Along with comparison data from co-authors in 55 countries using the same methodology, Angulo-Valdes’s findings were presented in “Global status and conservation potential of reef sharks,” published in the peer-reviewed journal Nature in July. Among the paper’s co-authors is Eckerd marine science alumnus Nishan Perera ’01, co-founder of Blue Resources Trust in Sri Lanka.
The crisis has a number of factors that vary by country and culture, Angulo-Valdes said, but constants emerged.
Visiting Assistant Professor of Marine Science Jorge Angulo-Valdes
“Sharks are under threat worldwide and that is a problem. When you remove a top predator from an ecosystem, everything suffers. Top predators act as the guards and remove those individuals from the population that are not suited to it,” he emphasized.
Study of coastal ecosystems must continue beyond this project, Angulo-Valdes said, so humans can better understand the causes of shark depletion. People need to be educated, not only on the biology of animals and habitats but also on the socioeconomic factors that drive destruction in the marine world.
“If you want to preserve sharks, the main thing you must work on is educating people. Sharks already know what to do. They have been here way before us. We are just the last person to move into the neighborhood,” the scientist joked.
Angulo-Valdes began teaching marine science in 1994 at the University of Havana and began his relationship with Eckerd College in 2015 as the school began bringing students to his country in January for monthlong Winter Term courses abroad. He joined Eckerd’s faculty as a visiting scholar in 2018.

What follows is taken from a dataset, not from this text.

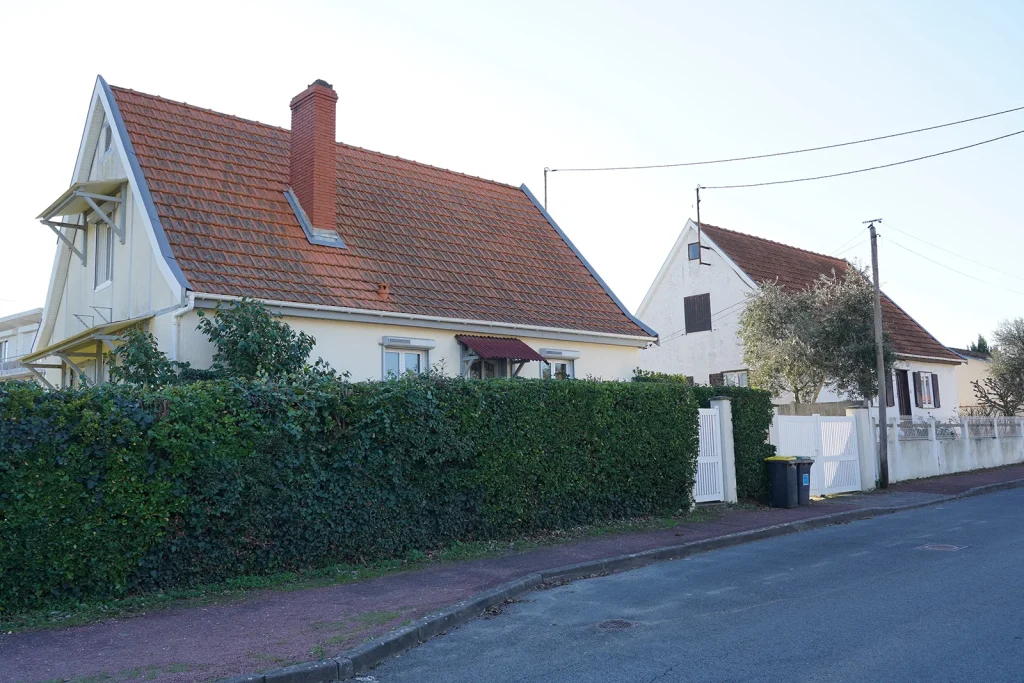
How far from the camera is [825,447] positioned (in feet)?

Going into his third year of teaching at Eckerd, Angulo-Valdes said international collaborations on population study will be critical in improving conditions and outcomes for key species in the natural world. He plans to continue his work studying bonefish abundance in Florida versus his native Cuba. Florida has strict sport fishing regulations and penalties in place to protect bonefish, and yet, the species is still disappearing in and around the state.

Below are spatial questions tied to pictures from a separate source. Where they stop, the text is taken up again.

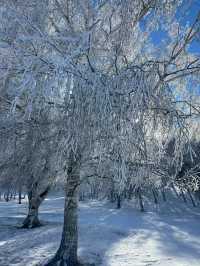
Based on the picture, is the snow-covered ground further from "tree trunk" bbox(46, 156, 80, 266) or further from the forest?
"tree trunk" bbox(46, 156, 80, 266)

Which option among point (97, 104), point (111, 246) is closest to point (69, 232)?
point (111, 246)

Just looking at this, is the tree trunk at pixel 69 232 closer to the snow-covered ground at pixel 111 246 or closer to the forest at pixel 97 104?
the forest at pixel 97 104

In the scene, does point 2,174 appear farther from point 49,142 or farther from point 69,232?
point 49,142

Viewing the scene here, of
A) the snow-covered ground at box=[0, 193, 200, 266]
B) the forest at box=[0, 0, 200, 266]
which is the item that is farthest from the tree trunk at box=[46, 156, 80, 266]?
the snow-covered ground at box=[0, 193, 200, 266]

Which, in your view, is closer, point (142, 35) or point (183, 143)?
point (183, 143)

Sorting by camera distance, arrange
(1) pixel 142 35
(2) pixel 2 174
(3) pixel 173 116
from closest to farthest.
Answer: (3) pixel 173 116 → (1) pixel 142 35 → (2) pixel 2 174

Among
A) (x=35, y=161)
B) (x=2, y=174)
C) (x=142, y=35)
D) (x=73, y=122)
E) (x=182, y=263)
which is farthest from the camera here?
(x=2, y=174)

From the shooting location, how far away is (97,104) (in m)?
4.03

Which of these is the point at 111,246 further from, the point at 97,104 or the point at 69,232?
the point at 97,104

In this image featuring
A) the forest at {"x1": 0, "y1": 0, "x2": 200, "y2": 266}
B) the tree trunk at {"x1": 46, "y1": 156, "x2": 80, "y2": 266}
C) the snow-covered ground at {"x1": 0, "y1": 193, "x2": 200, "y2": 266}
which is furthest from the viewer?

“We suspect it may be the habitat quality,” he added. “Land-based agriculture may have eroded the habitat over time.”
Once travel restrictions are lifted, he’ll prepare to return to taking scores of Eckerd students to Cuba to study its habitats and species. “Eckerd’s students are some of the best students I’ve ever worked with,” he said. “They are all very interested and willing to work. They’re just down-to-earth people, and they have their brains looking where they need to be looking.”